Un point pour toi, bonhomme.
Il m’amuse, quand il cherche à s’affirmer aux dépens de Michel, sensible du sourcil et qui, chaque fois, change de camp, se guinde. (Ce coup d’œil ! On dirait qu’il prend soudain mon âge, qu’il devient un vieil oncle prêt à grogner : ces gosses sont d’un irrespect !) Le prestige de Michel, pourtant, n’en est guère entamé, même auprès de Bruno qui, en définitive, ne fait pas le poids. S’il n’est plus cadet — puisqu’il aura dix-huit ans dans un mois — Bruno reste junior en face d’un frère qui vient de passer le cap des vingt et un, qui se classe senior. La partie reste inégale.
Sur l’eau, évitant toute compétition, dont l’idée seule l’offusquerait, Michel laisse partir Bruno et, si son frère se hisse à la pointe de l’épi noyé, il part à son tour, passe devant lui sans daigner s’en apercevoir, attaque le chenal qu’il traverse de la bouée noire à la bouée rouge, en plein courant.
À terre, Michel ne s’alignera pas pour un cent mètres. Mais s’il doit foncer, à la demande de Laure, pour rattraper la voiture de l’épicier ambulant qui a oublié de nous servir, Bruno se lancera vainement sur ses talons. Michel sprinte alors et, immanquablement, de la maison à la cale, lui prend dix mètres. (Ce puissant mouvement de côtes, quand il revient, calme et bouche close, auprès des filles. On ne débite plus de fadaises, mais seulement de l’air. Joli-Cœur n’a plus droit qu’à l’emphase du muscle.)
Parmi la bande autre handicap : Bruno a du trait — ce qui n’arrange pas forcément les choses — mais peu d’autorité. C’est toujours Michel qui oriente les palabres, les distractions, les promenades. Si on se met à danser, désastre : Bruno pilonne. Au bridge, au rami, on le conseille ou on l’engueule. La leçon de conduite qu’en vue du permis Michel lui octroie volontiers, chaque matin, résume assez la situation.

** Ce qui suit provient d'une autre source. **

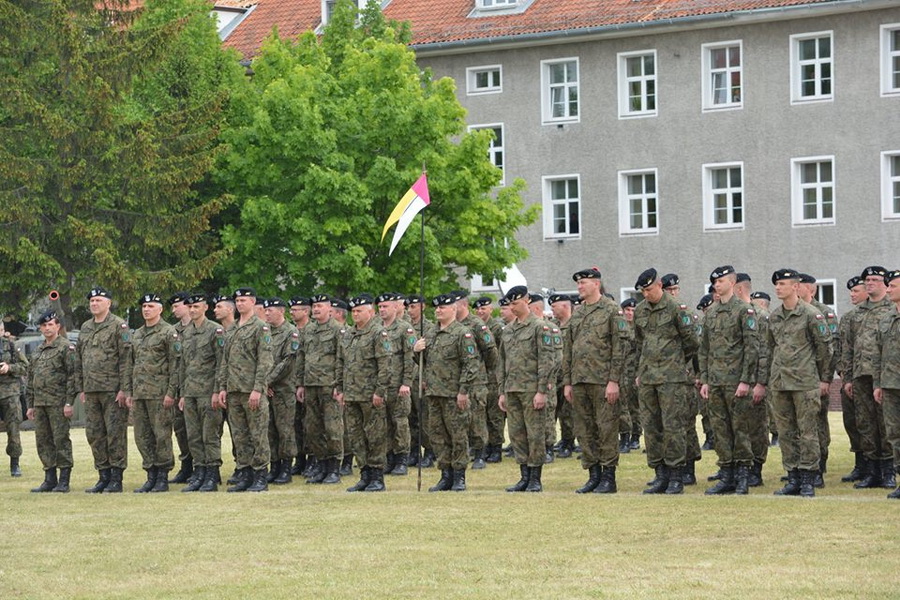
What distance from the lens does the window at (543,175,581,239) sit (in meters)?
48.5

Il n’y a vraiment que Xavier qui puisse lui servir de repoussoir et Roland qui arrange un peu ses affaires, qui rajeunisse Michel en gardant, sur un certain chapitre, son douteux avantage.
Mais c’est justement pourquoi chez Michel, Odile intéresse, sinon le coq, du moins les plumes du coq.

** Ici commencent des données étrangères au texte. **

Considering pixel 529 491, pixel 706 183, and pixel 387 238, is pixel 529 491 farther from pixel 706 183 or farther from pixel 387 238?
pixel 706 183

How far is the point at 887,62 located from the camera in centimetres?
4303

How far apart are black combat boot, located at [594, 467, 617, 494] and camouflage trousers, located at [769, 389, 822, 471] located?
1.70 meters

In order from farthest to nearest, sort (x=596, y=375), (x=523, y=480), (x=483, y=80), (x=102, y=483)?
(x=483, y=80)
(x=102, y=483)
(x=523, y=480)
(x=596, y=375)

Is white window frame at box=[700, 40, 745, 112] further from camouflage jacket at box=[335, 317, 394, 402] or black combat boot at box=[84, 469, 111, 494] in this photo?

Et Bruno n’est pas si mordoré.
À quoi rime, d’ailleurs, cette parade ? Si elle m’amuse, chaque jour un peu moins, elle m’agace, chaque jour un peu plus. Maman disait : « Je n’aime pas que les jeunes gens s’occupent des jeunes filles sans gravité. Mais l’ennuyeux c’est qu’alors ils ont le plus souvent l’air ridicule. » Le ridicule a disparu, avec la gravité. Ils ont inventé les femmes petits copains pour passer précisément des petits copains à la femme ; mais nous n’avons trouvé, nous, les pères, aucune attitude qui convienne à cette période de transition ; nous sommes en porte à faux, incapables d’approuver, de désapprouver et même de savoir à quoi nous en tenir, les genres n’étant plus tranchés, les niaises disparues comme les déniaiseuses pour céder la place à ce que tous ces garçons appellent « une fille » sans plus (une fille, le sexe qu’ils n’ont pas. N’est-il pas caractéristique que le mot ait perdu son sens désobligeant, dans leur bouche, comme du reste son sens de filiation, en même temps que disparaissaient de leur vocabulaire le mot demoiselle, trop mignon, le mot « pucelle », trop précis et l’adjectif « jeune », qui, devant fille, signifiait la même chose ?)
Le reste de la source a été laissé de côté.